Wir wollen die Natur schmeckbar machen und verwenden nur handgepflückte Früchte für unsere Bio-Säfte. Lieber 1000 Handgriffe mehr als eine Geschmacksnuance weniger. Birgit, leidenschaftliche Köchin: „Ich weiß bereits, was ich schmecken will, wenn ich im Sonnenaufgang ernte und rieche. Mit weniger gebe ich mich dann nicht zufrieden.“
Wir sind ein Ort zum Kennenlernen, Kosten und Immer-Wieder-Kommen. Georg, Obstbaumwärter und Biobauer aus Überzeugung: „Unsere Baumschnittkurse und Tage der offenen Hoftür sind nicht nur lehrreich, sie bringen Menschen zusammen, sorgen für Austausch und gemeinsame Genusserlebnisse.“
Wir arbeiten mit der Natur zusammen. Für uns heißt das, nicht nur nehmen, sondern auch belassen, damit der Kreislauf funktioniert und Regeneration stattfindet. Die Böden und Bäume der Streuobstwiese sind Zuflucht für unzählige Tierarten. Falter, Wildbienen, Heuschrecken, Vögel, Fledermäuse finden bei uns ein Zuhause.
Unsere Idee von Wachstum: Möge wachsen, was Mensch und Natur langfristig nährt.
Groß, klein, rot, gelb, rund, oval … auf der Streuobstwiese ist jeder Apfel individuell. Jeder Baum hat seinen Charakter. Wie die Menschen. Eines haben die Streuobstäpfel gemeinsam: den hohen Polyphenolgehalt. Das macht sie besonders gut verträglich und jedes Glas unserer naturtrüben Bio-Säfte zum echten Kraftpaket.
2023 übernahmen wir den Hof, 2024 produzierten wir bereits zwölf verschiedene Bio-Säfte, von denen wir acht bei der „Landesprämierung Burgenland“ einreichten. Alle acht wurden ausgezeichnet, vier davon sogar mit Medaillen.
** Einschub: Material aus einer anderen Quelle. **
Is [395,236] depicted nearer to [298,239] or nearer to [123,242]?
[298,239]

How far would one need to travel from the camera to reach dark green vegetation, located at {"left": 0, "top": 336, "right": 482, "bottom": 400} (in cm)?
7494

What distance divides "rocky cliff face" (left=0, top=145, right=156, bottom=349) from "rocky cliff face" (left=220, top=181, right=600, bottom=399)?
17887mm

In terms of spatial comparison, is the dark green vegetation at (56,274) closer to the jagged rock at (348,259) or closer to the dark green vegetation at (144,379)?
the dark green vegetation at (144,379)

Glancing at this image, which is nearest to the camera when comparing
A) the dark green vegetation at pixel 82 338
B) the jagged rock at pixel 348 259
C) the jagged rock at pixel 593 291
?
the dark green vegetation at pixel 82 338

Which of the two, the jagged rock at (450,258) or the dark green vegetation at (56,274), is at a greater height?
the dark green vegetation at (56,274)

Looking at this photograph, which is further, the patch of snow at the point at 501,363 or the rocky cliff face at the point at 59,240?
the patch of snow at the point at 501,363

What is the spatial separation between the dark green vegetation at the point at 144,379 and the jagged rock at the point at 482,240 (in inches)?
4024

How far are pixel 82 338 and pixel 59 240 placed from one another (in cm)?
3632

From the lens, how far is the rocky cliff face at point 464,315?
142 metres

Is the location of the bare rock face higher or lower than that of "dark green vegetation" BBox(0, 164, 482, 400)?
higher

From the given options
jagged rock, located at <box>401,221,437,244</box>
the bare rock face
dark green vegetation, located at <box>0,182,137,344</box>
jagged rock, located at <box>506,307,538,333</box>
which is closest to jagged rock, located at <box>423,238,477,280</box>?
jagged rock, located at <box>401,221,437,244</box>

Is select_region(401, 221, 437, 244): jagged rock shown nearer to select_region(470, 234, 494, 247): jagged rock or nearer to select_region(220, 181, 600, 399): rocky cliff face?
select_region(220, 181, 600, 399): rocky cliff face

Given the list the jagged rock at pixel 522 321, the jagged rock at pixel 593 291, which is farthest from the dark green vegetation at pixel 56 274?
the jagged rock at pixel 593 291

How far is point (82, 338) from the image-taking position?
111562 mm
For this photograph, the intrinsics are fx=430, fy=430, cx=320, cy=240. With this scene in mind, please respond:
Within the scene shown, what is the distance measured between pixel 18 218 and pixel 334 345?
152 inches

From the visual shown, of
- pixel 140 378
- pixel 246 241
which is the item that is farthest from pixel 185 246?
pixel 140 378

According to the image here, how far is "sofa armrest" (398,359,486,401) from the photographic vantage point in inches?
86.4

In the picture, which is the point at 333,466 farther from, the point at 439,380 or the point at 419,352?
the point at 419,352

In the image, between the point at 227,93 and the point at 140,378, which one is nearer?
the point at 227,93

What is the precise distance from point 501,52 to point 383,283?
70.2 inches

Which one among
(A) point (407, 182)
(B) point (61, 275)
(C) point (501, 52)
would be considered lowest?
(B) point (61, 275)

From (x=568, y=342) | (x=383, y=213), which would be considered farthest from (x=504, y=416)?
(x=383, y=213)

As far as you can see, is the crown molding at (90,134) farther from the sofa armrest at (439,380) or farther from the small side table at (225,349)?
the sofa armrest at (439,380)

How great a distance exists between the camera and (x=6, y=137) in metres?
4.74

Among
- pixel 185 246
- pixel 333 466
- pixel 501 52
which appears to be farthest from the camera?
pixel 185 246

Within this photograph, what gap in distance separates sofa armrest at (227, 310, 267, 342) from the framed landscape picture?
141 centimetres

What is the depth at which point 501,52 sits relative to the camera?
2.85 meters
Unsere Freude über Glückwünsche und Berichterstattung ist riesengroß.
Mehr als
Apfelsorten gedeihen
auf unserer wunderbaren
Streuobstwiese
Georg war lange in der Architektur tätig und beschäftigte sich nebenbei mit Pflanzen, Permakultur, Paprika- und Paradeisanbau. 2023 machte er seine geheime Leidenschaft zum Hauptberuf und zog mit Birgit ins Südburgenland. Er ist nun zertifizierter Obstbaumwärter und Biobauer. Birgit ist Journalistin und hat einige Jahre als „Head of Corporate Newsroom“ in einem Mikroelektronikkonzern gearbeitet. Als leidenschaftliche Köchin und Genießerin kann sie gar nicht anders, als die Früchte von Georgs Garten und der wunderbaren Streuobstwiese mit Hingabe zu verarbeiten.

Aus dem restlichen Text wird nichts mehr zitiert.